Everyone Needs a Robot Hoover
‘Everyone Needs A Robot Hoover’ is a soundmap of an area near Kilworth in County Cork known locally as ‘The Camps’. It is a public amenity overlaid on an area owned by the Irish Army. Part of this area is used as a firing range resulting in a rich tapestry of history full of contrasts and contradictions. The accompanying slideshow drifts from one image to another, it is not intended as a direct representation of what is audible at any point in time but more as an impressionistic representation of the area throughout the year, a memory or dream.
The landscape is windswept, open, covered with grasses, bracken, gorse bushes and a few stunted trees.
A Little History… Kilworth Firing Range was opened in 1896. It had been identified by General Davies of the British army as being an ideal place for a major army training camp 3 years earlier. He made recommendations to the Duke of Wellington, (then Lord Wolsley) to purchase the 14,000 acre site from the local landlord, Lord Mountcashell and from a number of freeholders who were served with the equivalent of modern day Compulsory Purchase Orders.

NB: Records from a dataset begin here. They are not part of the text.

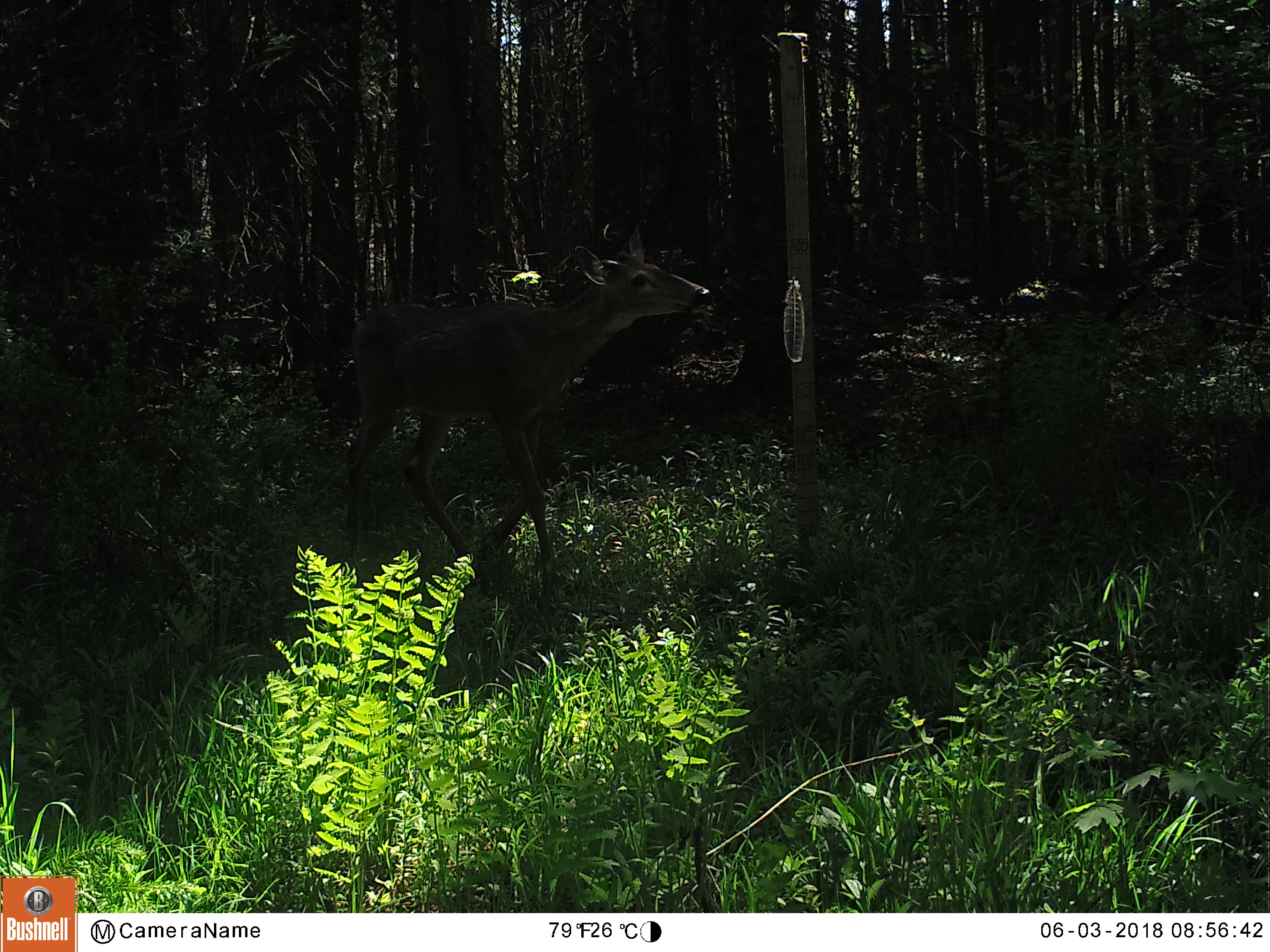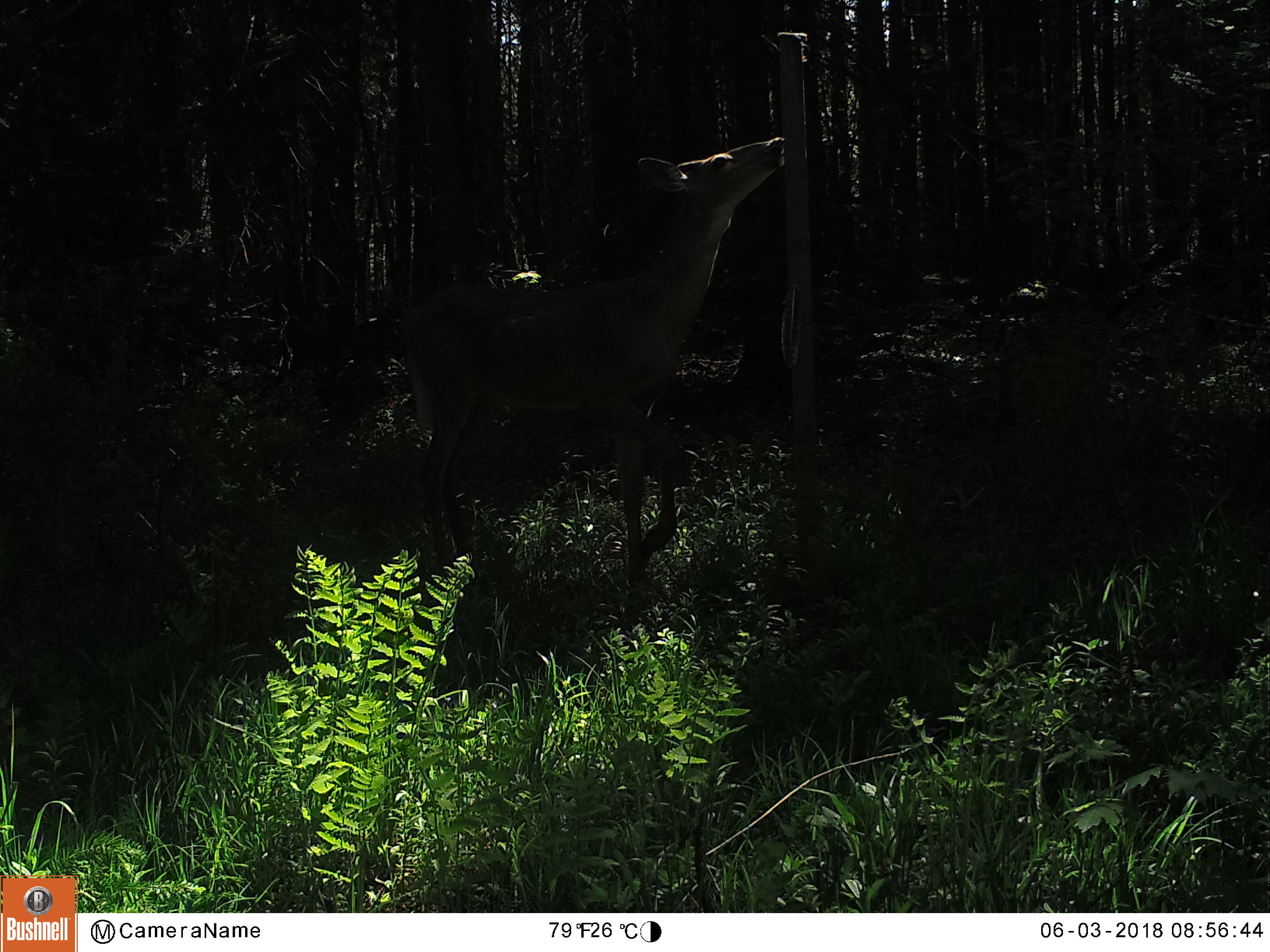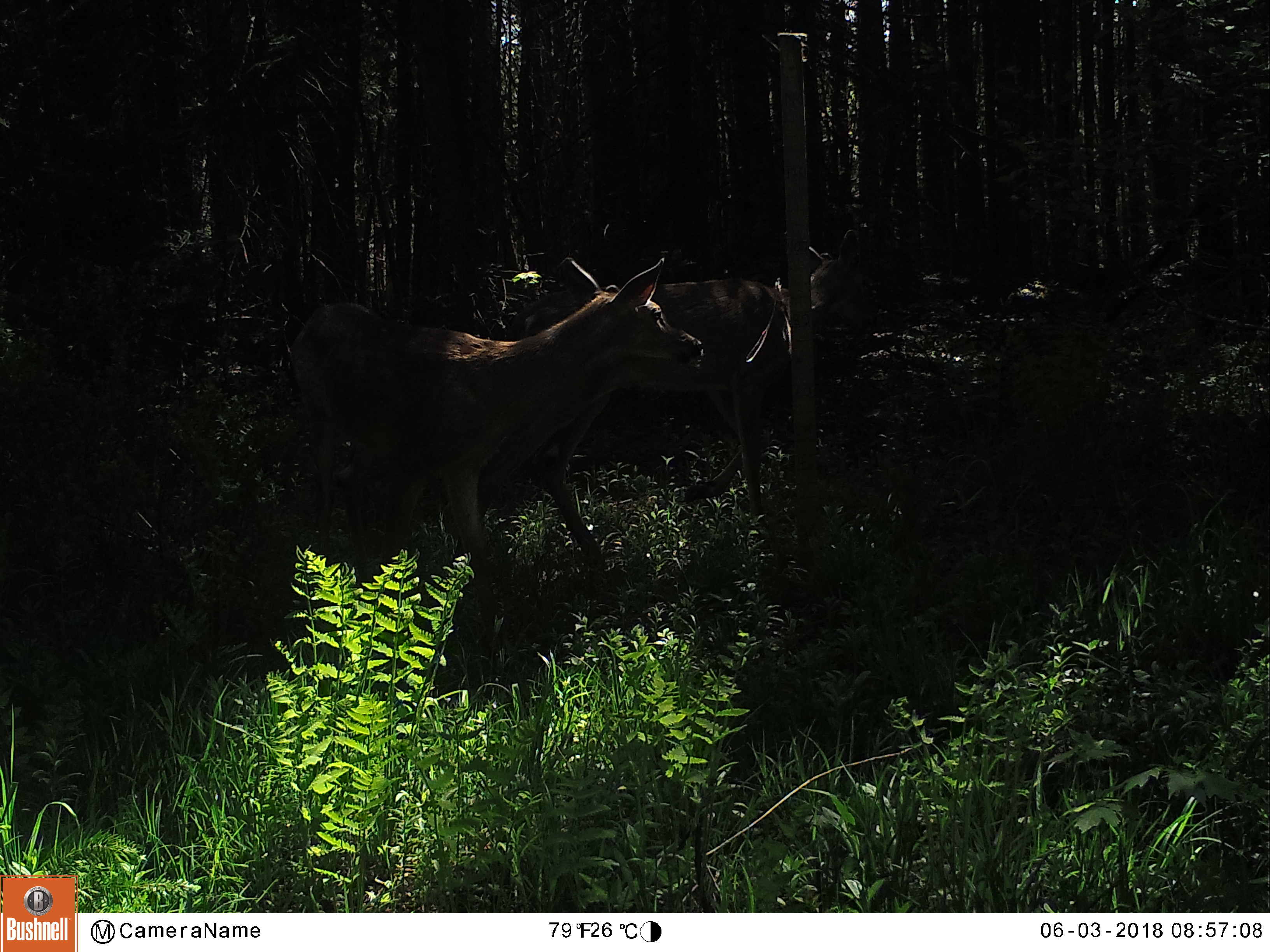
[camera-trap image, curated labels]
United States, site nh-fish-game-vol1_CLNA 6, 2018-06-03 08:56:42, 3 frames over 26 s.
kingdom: Animalia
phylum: Chordata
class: Mammalia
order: Artiodactyla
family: Cervidae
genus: Odocoileus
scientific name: Odocoileus virginianus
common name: white-tailed deer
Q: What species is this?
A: White-tailed deer (Odocoileus virginianus).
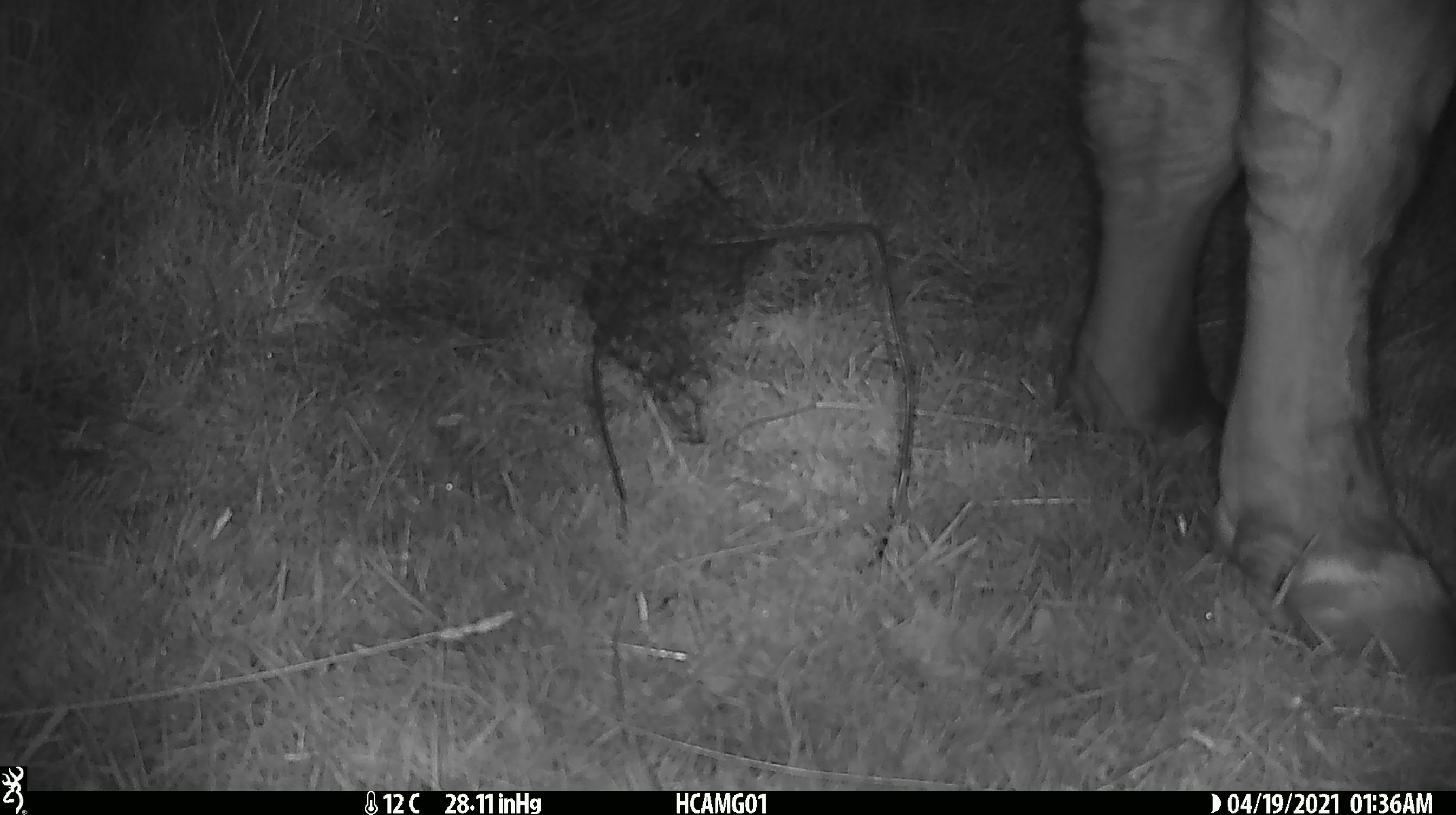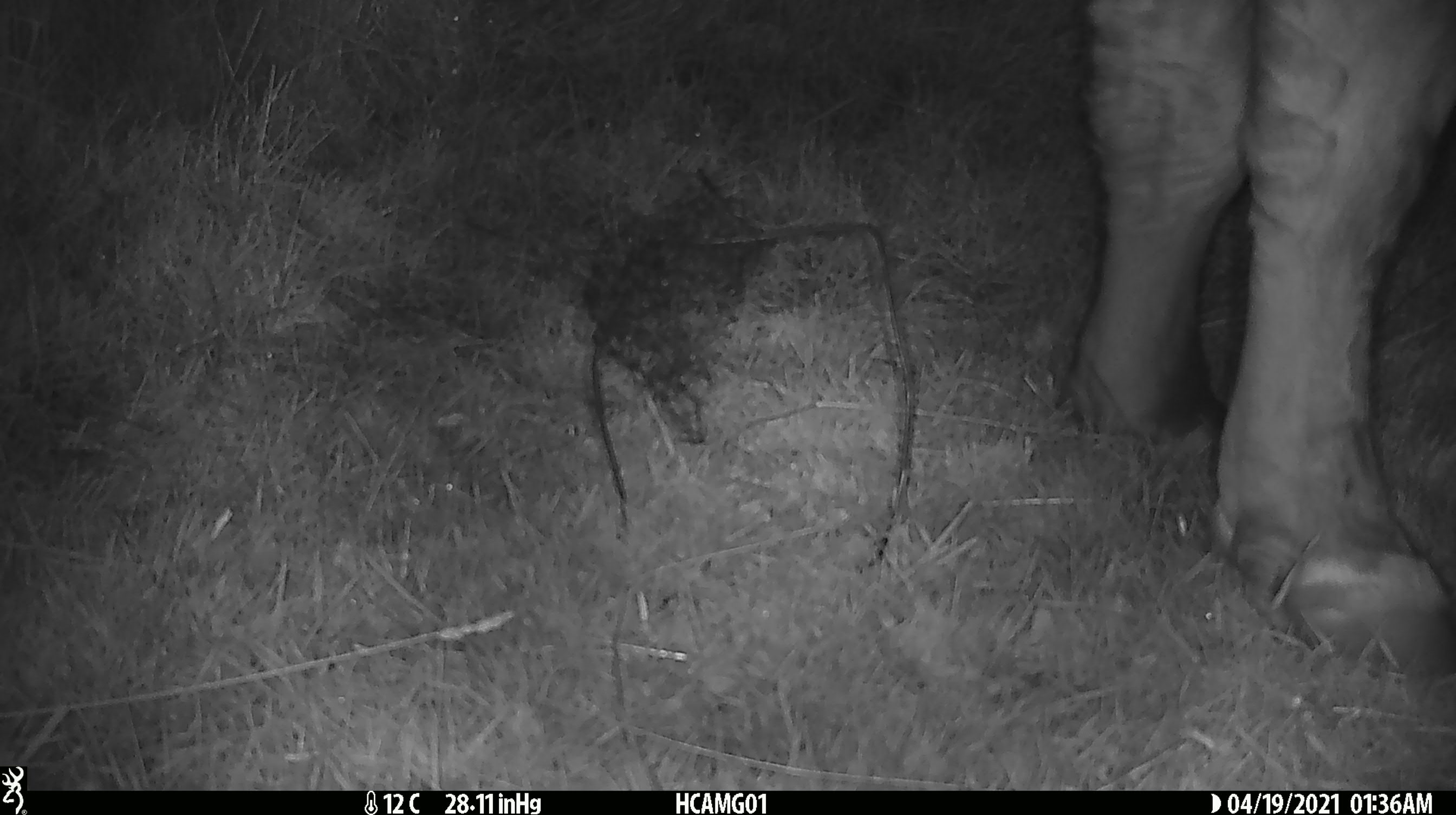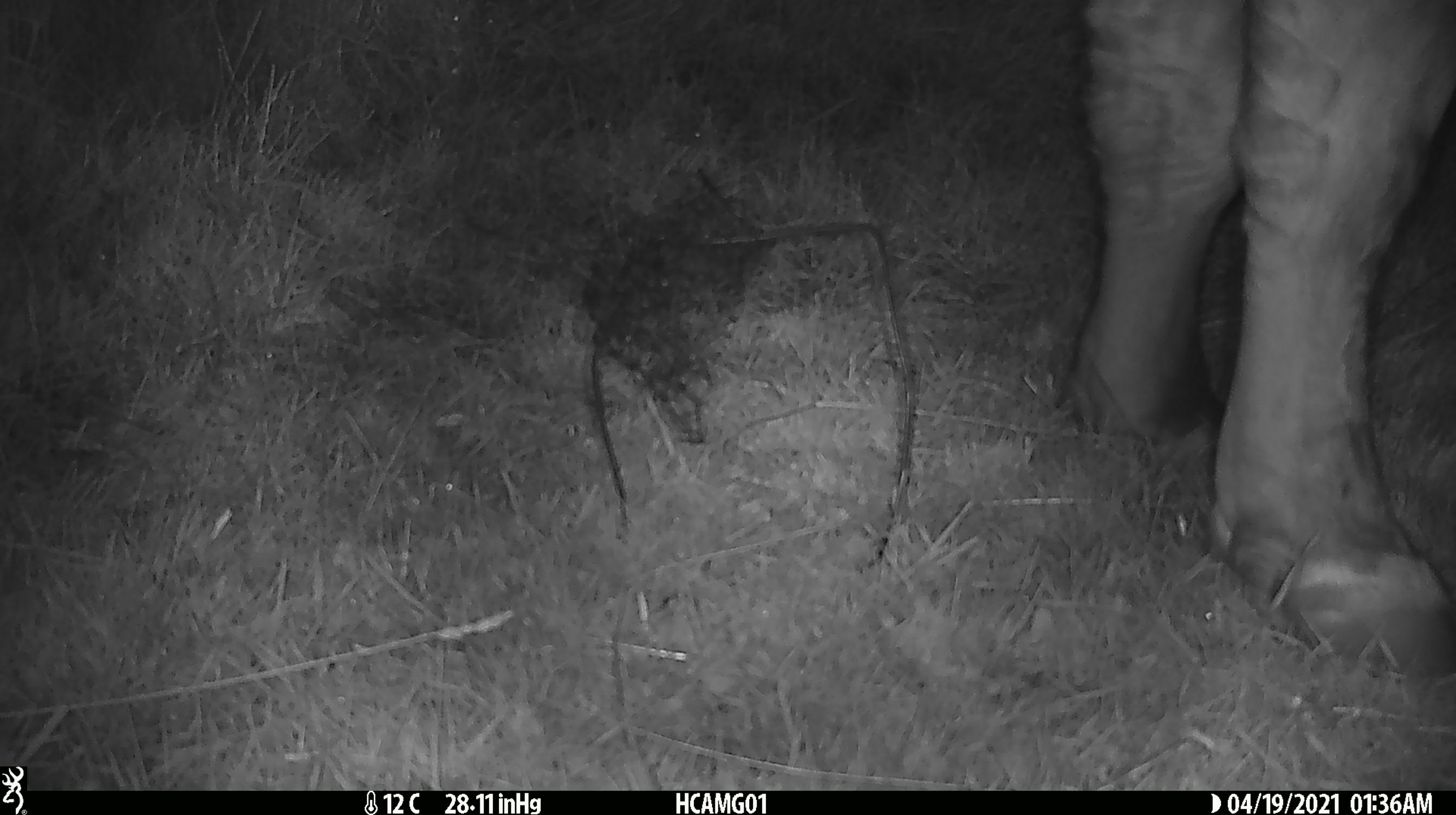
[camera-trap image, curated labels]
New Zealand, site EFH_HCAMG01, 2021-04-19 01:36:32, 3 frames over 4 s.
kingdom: Animalia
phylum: Chordata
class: Mammalia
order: Artiodactyla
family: Bovidae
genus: Bos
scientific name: Bos taurus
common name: domestic cow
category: cow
Cow (domestic cow) (Bos taurus).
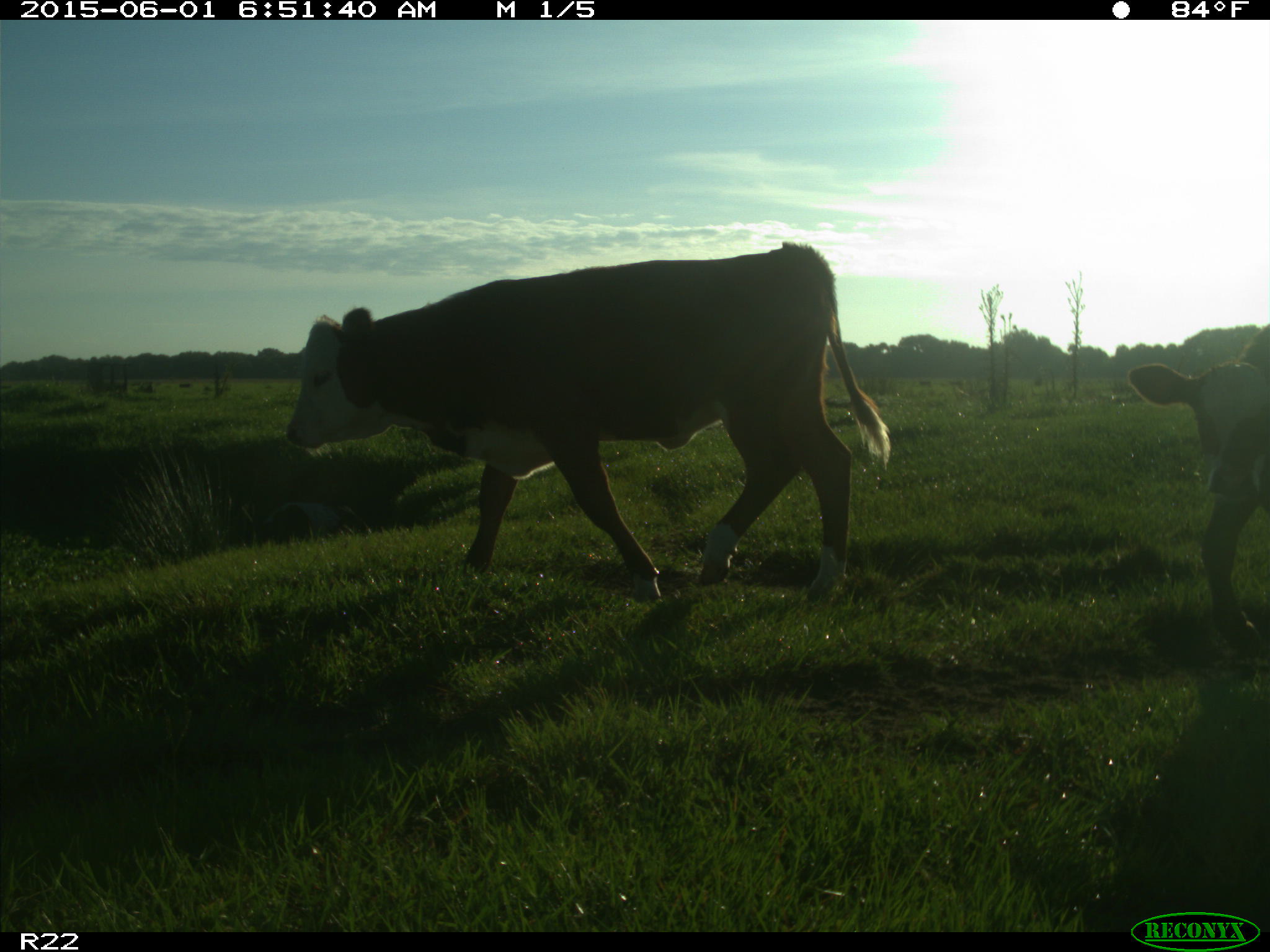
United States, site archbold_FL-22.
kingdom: Animalia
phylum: Chordata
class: Mammalia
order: Artiodactyla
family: Bovidae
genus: Bos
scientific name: Bos taurus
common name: domestic cow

It has remained a firing range ever since, passing from British control to that of the newly founded Republic in 1922. The landscape has been shaped by military need over the years, a couple of small forests were cut down and two villages levelled in order to improve sightlines for the range. Massive earthworks were erected to guard against stray rounds passing out of the range. But in more subtle ways too…Yellow flowering gorse bushes dot the landscape, but there are two varieties of them due to seeds being inadvertently introduced from England by cavalry during the Napoleonic era. It results in there being flowering gorse bushes all year round. Kilworth Army Camp, which is next to the firing range, was used as a refugee camp in the 1970s, accommodating people fleeing Northern Ireland during ‘The Troubles’. Many of these refugees settled in the area, the current First Minister and leader of Sinn Fein in Northern Ireland, Michelle O’Neill, was born a few miles away in Fermoy, her parents having relocated from Tyrone. There are also stories of the refugees rioting due to their accommodation being sub standard!
An oddly regular pattern of roads is located just off the current main road, they form a triangular shaped loop 4km long. It is in constant use by people walking dogs, training for marathons, couples taking a stroll. Though all the land is owned by the Army, the public are free to walk on these roads, and so, they do! Young parents with prams and sometimes slightly older children in tow (one imagines the parents saying “The fresh air will do you good”) Almost everyone has a dog or two. People stop and chat, usually about their dogs. Tips are exchanged about diets, boarding kennels, the best veterinary practice for small animals and so on. All the trials and adventures of pet ownership; the time someone’s dog ate the Christmas turkey or the new car interior ruined after a day at the beach, how to keep your dog from sneaking onto your bed when you’re not looking. A whole range of cheerful and ultimately very homely conversations. People get to know regular visitors. Runners passing are offered words of encouragement “fair play to ye” , “ You’ll be back before the rain” and so on. Occasionally someone passes by with a radio playing a football or hurling match. It would not be unusual to have comments /questions relating to major sporting events such as All Ireland finals, Six Nations games or the Olympics. On feast days such as Christmas and Easter people come here to walk off their meal. The area is rich with bird life; Starlings, Robins, Wrens, Wood Pigeons and on occasion Crows and Buzzards. Every year the Cuckoo heralds Spring. Occasionally a murmuration of Starlings can be seen wheeling and twisting in the sky overhead.

And the Gunfire.

On an ongoing basis there is the sound of gunfire, single shots, short bursts, lengthy clatters of machine gun fire. The occasional unnerving boom of artillery. Every so often there is a wild minute or two, as numerous guns are firing together. Then silence, the birds, the sheep… Halfway around the loop there’s a kind of watchtower with some trenches and bunkers around it and a metal fire escape-type stairs for access to the lookout at the top. This is where grenade throwing is practised. On certain days, when the wind is blowing from a particular direction there is an eerie howling sound emanates from the metal stairs. The title arose from a comment in an interview audible towards the end, where a woman advised her friend to ‘get a robot hoover’ to clean up after her dog. The original ‘Roomba’ robot vacuum cleaner was designed in MIT by a company called iRobot. They also make military robots, mainly for clearing minefields. It’s interesting to observe how we can effectively make ourselves blind and/or deaf to the elements of our surroundings that we wish to ignore.